EXTRACT PROVIDED
————————
[R] Finding unique elements faster

Mon Dec 8 23:16:23 CET 2014

On 8 Dec 2014, at 21:21, apeshifter <ch_koch at gmx.de> wrote:

> The last relic of the afore-mentioned for-loop that goes through all the
> word pairs and tries to calculate some statistics on them is the following
> line of code:
>> typefreq.after1[i]<-length(unique(word2[which(word1==word1[i])]))
> (where word1 and word2 are the first and second word within the two-word
> sequence (all.word.pairs, above)

It is difficult to tell without a fully reproducible example, but from this code I get the impression that word1 and word2 represent word pair _tokens_ rather than pair _types_ (otherwise you wouldn't need the unique()).  That's a very inefficient way of dealing with co-occurrence data, especially since you've already computed the set of pair types in order to get the co-occurrence counts.
————————
DATA BLOCK
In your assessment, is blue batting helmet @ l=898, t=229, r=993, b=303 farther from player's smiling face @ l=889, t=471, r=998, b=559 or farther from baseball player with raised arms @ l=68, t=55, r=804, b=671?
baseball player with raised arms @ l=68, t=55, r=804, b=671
————————
TASK INSTRUCTIONS
A – In the post on finding unique elements faster, why does the reply infer that word1 and word2 hold word pair tokens rather than pair types? Answer in one to three sentences.
B – Write the next part of the post on finding unique elements faster, picking up after its final sentence.

RESPONSES FOR EACH TASK
A – The code applies unique() to the values drawn from word2. If word1 and word2 held pair types, each pair would already appear only once, so unique() would not be needed.

B –
If word1, word2 are type vectors (i.e. every pair occurs just once), then this should give you what you want:

	tapply(BB$word2, BB$word1, length)

If they are token vectors, you need to supply your own type counting function, which will be a bit slower

	tapply(BB$word2, BB$word1, function (x) length(unique(x)))

On my machine, this takes about 0.2s for 770,000 word pairs.

BTW, you might want to take a look at Unit 4 of the SIGIL course

	http://sigil.r-forge.r-project.org/

which has some tips on how you can deal efficiently with co-occurrence data in R.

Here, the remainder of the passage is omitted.